Es posible que la influencia política y la aparición pública de Luis D’Elía estén cerca de desvanecerse y que a cambio de sus gozosas presencias mediáticas que transitan entre la patología y el matonismo sólo le quede el consuelo de la actividad privada, si es que le queda alguna luego de la catarata de destratos que está recibiendo después de tantos años de obediencia indebida; desposeído de su rol de gestor oficioso en la berretísima presunta diplomacia paralela con Irán, la prensa oficialista lo tildó de “vendedor de humo”, la radio donde animaba sus veladas opinantes le levantó el contrato y la Justicia examinará la propina que les tiró a los muchachos de All Boys para que se compraran algunos choripanes.

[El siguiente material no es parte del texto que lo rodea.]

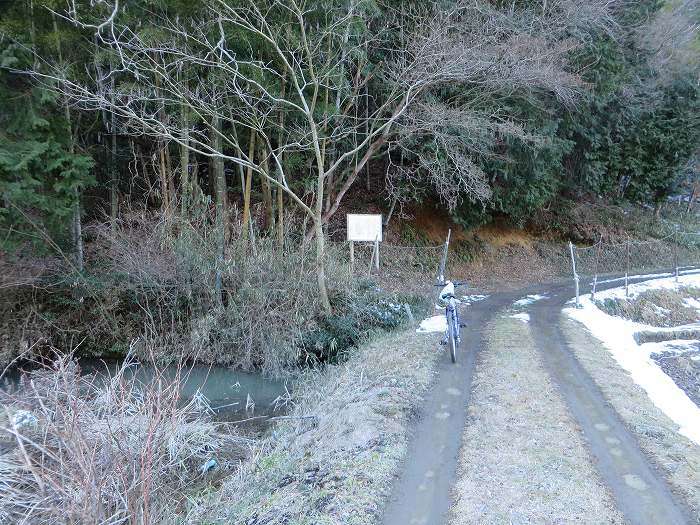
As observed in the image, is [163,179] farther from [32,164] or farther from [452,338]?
[452,338]

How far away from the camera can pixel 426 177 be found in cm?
1736

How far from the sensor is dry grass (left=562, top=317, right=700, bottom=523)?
4.88 meters

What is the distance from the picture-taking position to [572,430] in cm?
594

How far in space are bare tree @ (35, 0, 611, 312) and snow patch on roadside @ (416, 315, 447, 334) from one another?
2.47m

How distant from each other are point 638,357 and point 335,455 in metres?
6.81

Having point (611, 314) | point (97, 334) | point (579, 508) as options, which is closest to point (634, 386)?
point (579, 508)

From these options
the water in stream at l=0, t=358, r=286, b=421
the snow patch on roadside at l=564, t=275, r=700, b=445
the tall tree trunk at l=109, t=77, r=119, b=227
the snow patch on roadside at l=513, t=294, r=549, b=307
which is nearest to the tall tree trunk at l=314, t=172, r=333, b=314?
the water in stream at l=0, t=358, r=286, b=421

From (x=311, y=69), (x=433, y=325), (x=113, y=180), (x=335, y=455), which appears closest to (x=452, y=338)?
(x=433, y=325)

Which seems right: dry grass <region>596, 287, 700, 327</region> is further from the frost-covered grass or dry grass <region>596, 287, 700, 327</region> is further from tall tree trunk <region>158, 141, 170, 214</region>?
tall tree trunk <region>158, 141, 170, 214</region>

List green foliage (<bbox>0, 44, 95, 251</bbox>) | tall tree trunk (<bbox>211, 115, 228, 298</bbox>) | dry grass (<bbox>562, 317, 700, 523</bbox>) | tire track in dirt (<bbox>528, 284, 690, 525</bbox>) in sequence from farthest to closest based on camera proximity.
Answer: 1. tall tree trunk (<bbox>211, 115, 228, 298</bbox>)
2. green foliage (<bbox>0, 44, 95, 251</bbox>)
3. dry grass (<bbox>562, 317, 700, 523</bbox>)
4. tire track in dirt (<bbox>528, 284, 690, 525</bbox>)

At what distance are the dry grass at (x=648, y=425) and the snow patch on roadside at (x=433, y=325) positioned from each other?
257 centimetres

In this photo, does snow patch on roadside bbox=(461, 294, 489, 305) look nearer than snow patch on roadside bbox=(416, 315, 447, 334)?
No

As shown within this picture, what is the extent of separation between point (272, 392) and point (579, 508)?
285 inches

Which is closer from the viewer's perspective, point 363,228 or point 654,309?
point 363,228
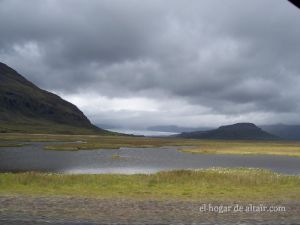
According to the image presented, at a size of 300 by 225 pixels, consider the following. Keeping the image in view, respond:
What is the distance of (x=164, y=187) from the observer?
3422cm

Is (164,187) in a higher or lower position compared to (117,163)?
higher

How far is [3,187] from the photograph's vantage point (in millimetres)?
32688

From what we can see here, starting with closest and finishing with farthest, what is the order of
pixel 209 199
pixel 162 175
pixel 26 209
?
pixel 26 209 → pixel 209 199 → pixel 162 175

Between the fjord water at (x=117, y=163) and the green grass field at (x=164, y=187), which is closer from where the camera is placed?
the green grass field at (x=164, y=187)

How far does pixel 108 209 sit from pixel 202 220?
5.51 metres

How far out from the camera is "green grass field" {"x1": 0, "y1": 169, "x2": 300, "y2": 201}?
29.3 m

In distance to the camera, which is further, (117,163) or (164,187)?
(117,163)

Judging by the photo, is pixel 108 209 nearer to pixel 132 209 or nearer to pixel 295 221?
pixel 132 209

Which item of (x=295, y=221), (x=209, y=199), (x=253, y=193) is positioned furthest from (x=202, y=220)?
(x=253, y=193)

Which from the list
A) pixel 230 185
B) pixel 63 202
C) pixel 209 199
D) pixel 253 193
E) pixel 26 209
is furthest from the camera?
pixel 230 185

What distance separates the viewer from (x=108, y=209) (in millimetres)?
22734

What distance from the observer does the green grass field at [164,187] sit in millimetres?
29328

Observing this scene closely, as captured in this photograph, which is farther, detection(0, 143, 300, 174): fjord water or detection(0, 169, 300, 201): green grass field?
detection(0, 143, 300, 174): fjord water

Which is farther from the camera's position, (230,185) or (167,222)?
(230,185)
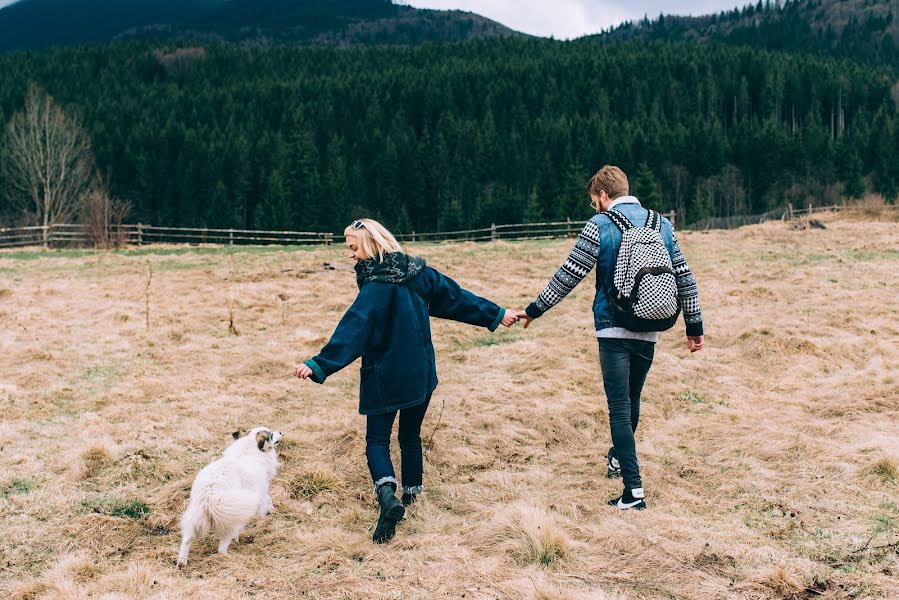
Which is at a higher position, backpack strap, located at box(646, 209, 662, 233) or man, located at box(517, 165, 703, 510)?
backpack strap, located at box(646, 209, 662, 233)

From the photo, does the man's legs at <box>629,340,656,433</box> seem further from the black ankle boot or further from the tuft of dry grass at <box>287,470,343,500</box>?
the tuft of dry grass at <box>287,470,343,500</box>

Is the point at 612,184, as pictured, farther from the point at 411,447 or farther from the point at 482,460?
the point at 482,460

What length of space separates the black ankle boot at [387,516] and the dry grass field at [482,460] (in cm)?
10

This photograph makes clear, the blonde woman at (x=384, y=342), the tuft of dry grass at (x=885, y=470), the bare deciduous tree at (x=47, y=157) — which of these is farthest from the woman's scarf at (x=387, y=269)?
the bare deciduous tree at (x=47, y=157)

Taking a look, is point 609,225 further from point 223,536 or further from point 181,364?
point 181,364

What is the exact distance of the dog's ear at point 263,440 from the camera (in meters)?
4.54

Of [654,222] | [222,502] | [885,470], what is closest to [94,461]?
[222,502]

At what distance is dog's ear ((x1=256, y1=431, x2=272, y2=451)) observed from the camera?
14.9 ft

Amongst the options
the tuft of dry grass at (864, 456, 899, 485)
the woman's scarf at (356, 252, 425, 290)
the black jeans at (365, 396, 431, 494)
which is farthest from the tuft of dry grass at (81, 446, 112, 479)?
the tuft of dry grass at (864, 456, 899, 485)

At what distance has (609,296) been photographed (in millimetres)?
4113

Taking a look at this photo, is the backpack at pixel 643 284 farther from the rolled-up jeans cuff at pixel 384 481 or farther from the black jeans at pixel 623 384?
the rolled-up jeans cuff at pixel 384 481

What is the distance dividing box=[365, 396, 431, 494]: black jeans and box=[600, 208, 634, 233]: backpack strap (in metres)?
1.60

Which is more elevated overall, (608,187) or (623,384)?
(608,187)

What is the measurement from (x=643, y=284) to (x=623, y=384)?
0.66 meters
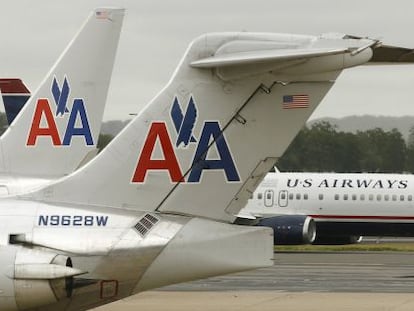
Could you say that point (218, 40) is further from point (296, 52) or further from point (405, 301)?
point (405, 301)

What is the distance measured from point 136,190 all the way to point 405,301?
34.3ft

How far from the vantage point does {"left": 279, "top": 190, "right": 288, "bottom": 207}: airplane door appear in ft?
157

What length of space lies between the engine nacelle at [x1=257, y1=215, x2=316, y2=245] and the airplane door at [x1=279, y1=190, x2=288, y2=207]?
1412 millimetres

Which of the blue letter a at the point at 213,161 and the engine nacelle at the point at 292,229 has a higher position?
the blue letter a at the point at 213,161

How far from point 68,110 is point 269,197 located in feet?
73.0

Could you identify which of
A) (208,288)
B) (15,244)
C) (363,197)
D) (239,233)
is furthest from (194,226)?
(363,197)

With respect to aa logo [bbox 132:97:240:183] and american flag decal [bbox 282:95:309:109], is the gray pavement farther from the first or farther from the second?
american flag decal [bbox 282:95:309:109]

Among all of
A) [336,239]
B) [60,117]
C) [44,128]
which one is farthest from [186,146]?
[336,239]

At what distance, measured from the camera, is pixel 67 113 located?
26.4 m

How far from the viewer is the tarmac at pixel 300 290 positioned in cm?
2414

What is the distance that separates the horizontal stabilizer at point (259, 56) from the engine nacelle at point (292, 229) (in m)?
30.2

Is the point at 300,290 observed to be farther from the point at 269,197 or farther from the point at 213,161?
the point at 269,197

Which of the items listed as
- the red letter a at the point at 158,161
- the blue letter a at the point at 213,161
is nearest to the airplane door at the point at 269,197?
the red letter a at the point at 158,161

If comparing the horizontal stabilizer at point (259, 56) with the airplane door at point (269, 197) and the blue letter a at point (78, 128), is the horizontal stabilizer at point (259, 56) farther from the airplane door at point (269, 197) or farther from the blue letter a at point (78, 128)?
the airplane door at point (269, 197)
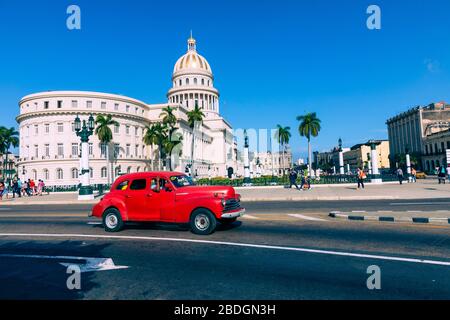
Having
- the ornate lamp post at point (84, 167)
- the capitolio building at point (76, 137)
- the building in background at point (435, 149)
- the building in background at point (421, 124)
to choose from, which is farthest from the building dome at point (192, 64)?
the ornate lamp post at point (84, 167)

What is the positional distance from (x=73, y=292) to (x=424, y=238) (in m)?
8.11

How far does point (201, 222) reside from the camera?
8.65 meters

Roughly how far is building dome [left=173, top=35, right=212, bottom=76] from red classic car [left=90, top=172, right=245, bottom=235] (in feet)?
324

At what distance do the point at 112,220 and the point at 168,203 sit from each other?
2.31 meters

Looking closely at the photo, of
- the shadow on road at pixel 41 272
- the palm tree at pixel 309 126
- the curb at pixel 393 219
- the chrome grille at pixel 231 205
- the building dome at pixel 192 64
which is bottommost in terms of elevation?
the curb at pixel 393 219

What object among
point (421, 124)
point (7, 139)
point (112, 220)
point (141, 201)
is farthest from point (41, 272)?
point (421, 124)

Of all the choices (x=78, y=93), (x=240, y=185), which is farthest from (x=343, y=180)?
(x=78, y=93)

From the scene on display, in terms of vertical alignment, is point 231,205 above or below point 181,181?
below

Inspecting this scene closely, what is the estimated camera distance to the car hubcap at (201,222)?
8549 millimetres

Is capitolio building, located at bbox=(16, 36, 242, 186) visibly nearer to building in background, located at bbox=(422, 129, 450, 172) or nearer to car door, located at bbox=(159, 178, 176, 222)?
car door, located at bbox=(159, 178, 176, 222)

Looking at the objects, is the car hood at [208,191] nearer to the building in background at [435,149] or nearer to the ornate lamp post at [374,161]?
the ornate lamp post at [374,161]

Por su parte, Diego Angel Lagomarsino está en carrera para convertirse en pato de la boda como agente inorgánico asesino hipotético empleado traslaticio de Clarín posible amiguito del fiscal –¿qué significa si no la reiterada mención de su condición de “íntimo” del difunto en labios de una presidenta que elige los detalles de su escenografía y sabe administrar hasta la última de sus palabras?–, acompañado en su carácter de ovíparo matrimonial por tres custodios que no supieron hacer coincidir sus movimientos en el curso de las últimas horas del muerto.  Entretanto, Víctor Hugo denunció el efecto deletéreo de la presencia mediática como causa última del deceso de Nisman. Es evidente que lo que él aguanta todos los días no lo tolera nadie más. Acá y en la China, para que un Estado funcione como una eficiente máquina de prometer seguridad es necesario garantizar que el castigo por la producción del terror caiga siempre sobre la cabeza de los infelices.